Using Pulsar SQL with Luna Streaming
Pulsar SQL allows enterprises to query Apache Pulsar topic data with SQL. This is a powerful feature for an Enterprise, and SQL is a language they’re likely familiar with. Stream processing, real-time analytics, and highly customized dashboards are just a few of the possibilities. Pulsar offers a pre-made plugin for Trino that is included in its distribution. Additionally, Pulsar has built-in options to create Trino workers and automatically configure the communications between Pulsar’s ledger and Trino.
In this guide, we will use the DataStax Pulsar Helm Chart to install a Pulsar cluster with Pulsar SQL. The Trino coordinator and desired number of workers will be created directly in the cluster.
Prerequisites
-
Pulsar CLI
-
Trino CLI (this example version 443)
-
Helm 3 CLI (this example uses version 3.8.0)
-
Kubectl CLI (this example uses version 1.23.4)
-
Enough access to a K8s cluster to create a namespace, deployments, and pods
PrestoDB has been replaced by Trino, and Apache Pulsar is using Trino’s version. The Trino CLI uses the "X-TRINO-USER" header for authentications. |
Install Luna Streaming Helm chart
-
Add the DataStax Helm chart repo to your Helm store:
helm repo add datastax-pulsar https://datastax.github.io/pulsar-helm-chart
-
Install the Helm chart using a minimalist values file. This command creates a Helm release named "my-pulsar-cluster" using the DataStax Luna Helm chart, within the K8s namespace "datastax-pulsar". The minimal cluster creates only the essential components and has no ingress or load balanced services.

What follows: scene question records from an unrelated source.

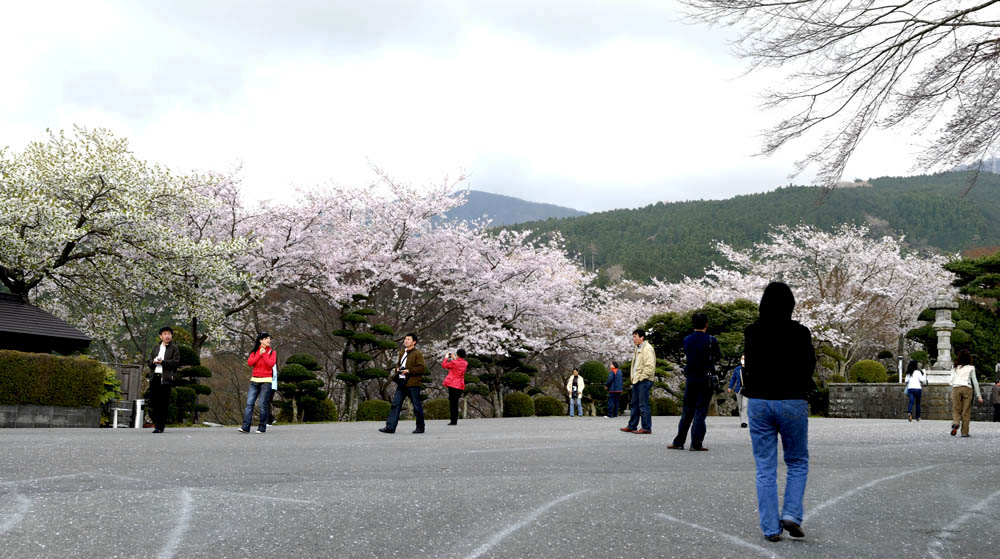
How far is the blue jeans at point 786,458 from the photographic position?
5.30 metres

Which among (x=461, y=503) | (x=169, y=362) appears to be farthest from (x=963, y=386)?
(x=169, y=362)

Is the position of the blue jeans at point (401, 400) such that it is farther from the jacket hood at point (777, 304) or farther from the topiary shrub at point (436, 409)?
the topiary shrub at point (436, 409)

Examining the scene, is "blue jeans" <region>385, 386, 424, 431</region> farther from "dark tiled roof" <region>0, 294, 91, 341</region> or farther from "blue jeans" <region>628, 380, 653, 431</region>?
"dark tiled roof" <region>0, 294, 91, 341</region>

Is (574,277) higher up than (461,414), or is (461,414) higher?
(574,277)

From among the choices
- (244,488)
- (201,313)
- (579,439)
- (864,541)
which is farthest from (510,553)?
(201,313)

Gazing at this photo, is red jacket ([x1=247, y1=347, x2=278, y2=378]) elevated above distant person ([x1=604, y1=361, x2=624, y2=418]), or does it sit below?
above

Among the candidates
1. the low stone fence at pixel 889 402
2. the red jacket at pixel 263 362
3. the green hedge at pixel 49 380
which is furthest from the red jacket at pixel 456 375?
the low stone fence at pixel 889 402

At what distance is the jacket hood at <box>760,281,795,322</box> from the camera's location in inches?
218

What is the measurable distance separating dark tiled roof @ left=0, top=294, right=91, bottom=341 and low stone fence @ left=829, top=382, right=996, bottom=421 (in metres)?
26.3

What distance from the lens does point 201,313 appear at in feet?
76.3

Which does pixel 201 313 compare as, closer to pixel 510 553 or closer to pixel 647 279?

VALUES_URL="https://raw.githubusercontent.com/datastaxdevs/luna-streaming-examples/main/pulsar-sql/values.yaml" helm install \ --namespace datastax-pulsar \ --create-namespace \ --values $VALUES_URL \ --version 3.0.4 \ my-pulsar-cluster \ datastax-pulsar/pulsar
-
Wait for the broker pod to be in a running state. You might see a few restarts as your components start up.

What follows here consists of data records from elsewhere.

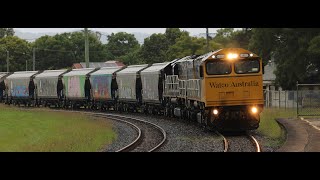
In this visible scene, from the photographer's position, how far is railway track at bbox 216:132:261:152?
1780 centimetres

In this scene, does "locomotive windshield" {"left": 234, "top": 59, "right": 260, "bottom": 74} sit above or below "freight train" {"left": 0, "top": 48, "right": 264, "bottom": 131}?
above

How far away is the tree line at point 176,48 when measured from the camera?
45.4 metres

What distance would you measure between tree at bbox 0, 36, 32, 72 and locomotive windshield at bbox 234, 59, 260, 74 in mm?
83825

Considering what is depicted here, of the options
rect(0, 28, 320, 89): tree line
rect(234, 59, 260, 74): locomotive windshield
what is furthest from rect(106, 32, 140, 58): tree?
rect(234, 59, 260, 74): locomotive windshield

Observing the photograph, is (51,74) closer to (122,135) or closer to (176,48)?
(176,48)

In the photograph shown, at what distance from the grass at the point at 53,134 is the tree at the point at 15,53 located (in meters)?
68.3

kubectl -n datastax-pulsar wait --for=condition=Ready pod/pulsar-broker-0 --timeout=120s
Forward service port
You’ll need to interact with services in the K8s cluster. Map a few ports to those services. There’s no need to forward Pulsar’s messaging service ports.

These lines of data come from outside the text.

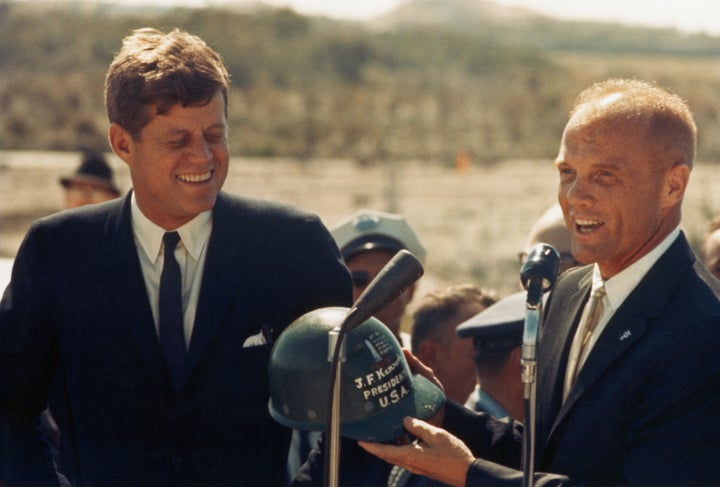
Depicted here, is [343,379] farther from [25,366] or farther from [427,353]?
[427,353]

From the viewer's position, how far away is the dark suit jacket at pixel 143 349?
11.4 feet

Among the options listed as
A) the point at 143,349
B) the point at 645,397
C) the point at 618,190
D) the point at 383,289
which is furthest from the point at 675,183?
the point at 143,349

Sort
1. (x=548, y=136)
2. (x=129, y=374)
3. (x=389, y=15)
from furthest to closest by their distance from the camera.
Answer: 1. (x=389, y=15)
2. (x=548, y=136)
3. (x=129, y=374)

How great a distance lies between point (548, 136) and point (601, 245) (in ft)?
127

In a new terminal window, port forward the Trino SQL service:
kubectl port-forward -n datastax-pulsar service/pulsar-sql 8090:8090
In a new terminal, port forward Pulsar’s admin service:
kubectl port-forward -n datastax-pulsar service/pulsar-broker 8080:8080
Confirm Trino is available
-
In a browser, navigate to http://localhost:8081. You will be greeted by Trino’s login.
-
There is no authentication enabled, so input whatever user name you prefer and select Log In. You will be greeted by a blank dashboard. This confirms Trino is up and running.
Fill a topic with the data-generator source
In this example, we will use the "data-generator" source connector to create a topic and add sample data simultaneously. The minimalist Helm chart values use the datastax/lunastreaming-all image, which includes all supported Pulsar connectors. This example uses the "public" tenant and "default" namespace. These are created by default in Pulsar, but you can use whatever tenant and namespace you are comfortable with.
-
Download the minimalist Pulsar client. This "client.conf" assumes the port forwarding addresses we will perform in the next step.
wget https://raw.githubusercontent.com/datastaxdevs/luna-streaming-examples/main/client.conf
-
Set the client environment variable. Replace the value with the absolute path to the "client.conf" you just downloaded.
# the client conf path must be an absolute path to the downloaded conf file export PULSAR_CLIENT_CONF=<REPLACE_WITH /path/to/client.conf>
-
Navigate to the Pulsar home folder and run the following command. The CLI will use the environment variable’s value as configuration for interacting with the Pulsar cluster.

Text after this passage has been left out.